Article:
>> Start

On Saturday, February 8, 1997 12:00:00 AM UTC-8, Guido van Rossum wrote:
> > I installed modified versions of stringobject.c and stropmodule.c on our web
> > server.  They are accessible via
> > 
> > 	http://www.automatrix.com/~skip/python/
> 
> Cool.  I read your description and am very pleased with your
> approach.  Did you benchmark it with pystone yet?  (I'm still waiting
> for a better benchmark, but nobody has given me one yet... ;-)
> 
> > Warning: This is just a first attempt.  I've done some testing, but not a
> > bunch.  Use this on an experimental basis only.  The code isn't yet properly
> > packaged, and there are some definite warts on it.  Feedback is welcome.
> 
> I immediately went to resizestring (to check that you'd taken care of
> it properly -- you have) and noticed that there's one easy
> optimization there: when the new and old sizes fall in the same
> bucket, you don't need to do anything except change the ob_size field.

>> End

Material provided:

>> Start

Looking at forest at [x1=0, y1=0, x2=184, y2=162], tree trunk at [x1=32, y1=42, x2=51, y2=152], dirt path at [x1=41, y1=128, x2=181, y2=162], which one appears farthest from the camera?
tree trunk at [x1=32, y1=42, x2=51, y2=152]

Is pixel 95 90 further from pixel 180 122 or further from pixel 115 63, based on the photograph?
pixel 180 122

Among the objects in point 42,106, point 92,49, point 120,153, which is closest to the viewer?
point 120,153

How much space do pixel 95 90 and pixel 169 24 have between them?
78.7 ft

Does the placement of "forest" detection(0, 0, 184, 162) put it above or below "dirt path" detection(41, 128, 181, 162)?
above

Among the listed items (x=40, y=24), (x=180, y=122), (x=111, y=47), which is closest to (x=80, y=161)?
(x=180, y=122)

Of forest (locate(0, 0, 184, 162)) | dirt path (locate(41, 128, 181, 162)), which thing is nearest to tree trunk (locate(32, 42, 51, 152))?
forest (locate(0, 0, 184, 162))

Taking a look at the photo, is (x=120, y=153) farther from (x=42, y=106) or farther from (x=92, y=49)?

>> End

Aim: According to the thread, what optimization is possible in resizestring when the new and old sizes fall in the same bucket?

Task solution: Nothing needs to be done except changing the ob_size field.